Pessoa e Camões




Pessoa propõe-se cantar Portugal, tal como fez Camões no séc XVI, mas de maneira bem diferente.



Em «Mensagem», Pessoa assume-se como cantor do fim do império português, como Camões se havia imortalizado como cantor do seu início. Um e outro colocam-se numa posição temporal simétrica em relação ao império: Camões um pouco depois de o império se ter levantado, Pessoa um pouco antes de ele se desmoronar.


Também Camões, em «Os Lusíadas», canta o império real, faz o relato da história de Portugal, da expansão marítima e do alargamento da Fé; mas pára no momento da queda do Império.


Aspectos diferenciadores entre a «Mensagem» e «Os Lusíadas»:
«Os Lusíadas»
- dimensão real e concreta
- carácter narrativo e descritivo
- conceito tradicional de herói
- valorização do passado
- nacionalismo


«Mensagem»
- dimensão simbólica e emblemática
- carácter abstractivo e interpretativo
- o verdadeiro heroismo é o da criação poética
- exaltação do futuro
- nacionalismo universalista


«Os Lusíadas» canta o Portugal de um passado glorioso (os descobrimentos), uma missão cumprida; a «Mensagem» canta um Portugal que há-de voltar a ser glorioso (o do Quinto Império), numa missão a cumprir, por força do espírito patriótico e místico da alma portuguesa. è Reconstrução do mito: o mito sebastianista. É portanto para o oculto, para o desconhecido, porque ainda não vivido, que os portugueses têm de se virar. E, mais do que isso, têm de acreditar com fervor que um Novo Império será fundado e que terá a alma portuguesa como base.


Para Pessoa, após o império real (desfeito ) virá o império espiritual (para que se cumpra Portugal) è um Portugal «além do material».

A «Mensagem» poderá ser vista como uma epopeia, porque parte dum núcleo histórico,
- Epopeia porque celebra feitos heróicos e grandiosos, reais ou lendários, de um herói individual ou colectivo (um povo), ou seja, fala dos heróis da história:
-navegantes que percorrem os mares e se imortalizaram;
-antepassados que fundaram o Império;
- profetas da nova era.
mas a sua formulação, sendo simbólica e mítica, do relato histórico, não possuirá continuidade:


Estrutura tripartida da «Mensagem»: Brasão (a heráldica com a história dos que formaram o Império), Mar Português (a aventura marítima), Encoberto ( os sinais proféticos);


O fim do ciclo em Alcácer Quibir - o fracasso e a sua força renovadora.


A história da pátria apresenta-se mítica com o nascimento, a vida e a morte; mas o mito enquanto tal desprende-se do tempo histórico (omito apresenta-se como uma operação ideológica que transforma um conjunto de factos reais e possíveis num sistema coerente e totalizador de representações).


«Criar um novo Portugal, ou melhor, ressuscitar a Pátria Portuguesa,... » aponta para o estado de desagregação em que se encontrava a Nação portuguesa e que, de algum modo, fará despoletar a ânsia de renovação desejada por Fernando Pessoa e operacionalizada nos textos da «Mensagem». Fernando Pessoa acreditava que, através dos seus textos, poderia despertar as consciências e fazê-las acreditar e desejar a grandeza outrora vivenciada.

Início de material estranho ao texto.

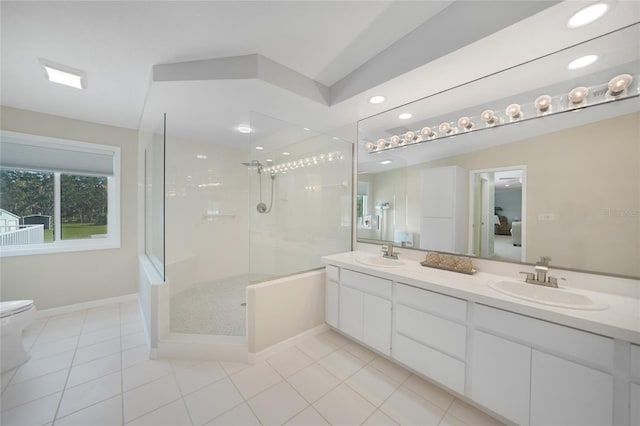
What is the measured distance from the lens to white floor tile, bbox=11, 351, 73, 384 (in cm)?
172

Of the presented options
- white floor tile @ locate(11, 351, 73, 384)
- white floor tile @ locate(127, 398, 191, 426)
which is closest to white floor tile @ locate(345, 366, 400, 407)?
white floor tile @ locate(127, 398, 191, 426)

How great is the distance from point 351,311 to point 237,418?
1.14 metres

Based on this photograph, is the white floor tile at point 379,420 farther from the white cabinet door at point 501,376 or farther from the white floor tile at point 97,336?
the white floor tile at point 97,336

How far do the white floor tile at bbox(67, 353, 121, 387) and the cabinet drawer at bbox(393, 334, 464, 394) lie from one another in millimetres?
2301

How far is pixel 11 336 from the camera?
1821 millimetres

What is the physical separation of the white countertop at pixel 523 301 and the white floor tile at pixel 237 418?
127 centimetres

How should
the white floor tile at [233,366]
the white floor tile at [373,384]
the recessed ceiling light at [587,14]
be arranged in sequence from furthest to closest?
the white floor tile at [233,366] < the white floor tile at [373,384] < the recessed ceiling light at [587,14]

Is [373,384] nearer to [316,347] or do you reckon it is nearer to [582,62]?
[316,347]

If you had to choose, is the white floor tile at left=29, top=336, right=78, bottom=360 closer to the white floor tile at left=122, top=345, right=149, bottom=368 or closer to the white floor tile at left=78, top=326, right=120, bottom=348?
the white floor tile at left=78, top=326, right=120, bottom=348

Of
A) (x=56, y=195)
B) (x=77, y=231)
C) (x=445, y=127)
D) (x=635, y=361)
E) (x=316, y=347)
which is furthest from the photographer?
(x=77, y=231)

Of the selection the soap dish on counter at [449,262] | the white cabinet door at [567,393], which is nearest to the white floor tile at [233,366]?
the soap dish on counter at [449,262]

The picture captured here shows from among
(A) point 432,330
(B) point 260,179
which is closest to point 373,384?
(A) point 432,330

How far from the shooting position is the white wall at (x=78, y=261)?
101 inches

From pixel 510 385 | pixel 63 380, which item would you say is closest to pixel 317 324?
pixel 510 385
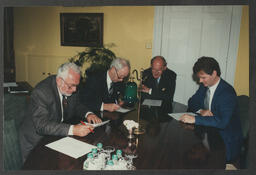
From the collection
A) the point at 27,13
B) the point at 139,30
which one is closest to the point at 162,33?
the point at 139,30

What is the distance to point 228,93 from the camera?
174 centimetres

Espera poder contribuir para o reerguer da Pátria, relembrando, nas 1ª e 2ª partes da «Mensagem», o passado histórico grandioso e anunciando a vinda do Encoberto (3ª parte), na figura mítica de D. Sebastião, que anunciaria o advento do Quinto Império. Preconizava para Portugal a construção de um novo império, espiritual, capaz de elevar os Portugueses ao lugar de destaque que outrora ocuparam a nível mundial. Esta projecção ficar-se-ia a dever a um «poeta ou poetas supremos» que, pela sua genialidade, colocariam Portugal, um país culturalmente evoluído, como líder de todos os outros. Na realidade, Fernando Pessoa antevê a possibilidade da supremacia de Portugal, não em termos materiais, como no tempo de Camões, mas em termos espirituais. É nesta nova concepção de Império que assenta o carácter simbólico e mítico que enforma a epopeia pessoana e que, inevitavelmente, destacará a figura deste superpoeta, em detrimento da de Camões.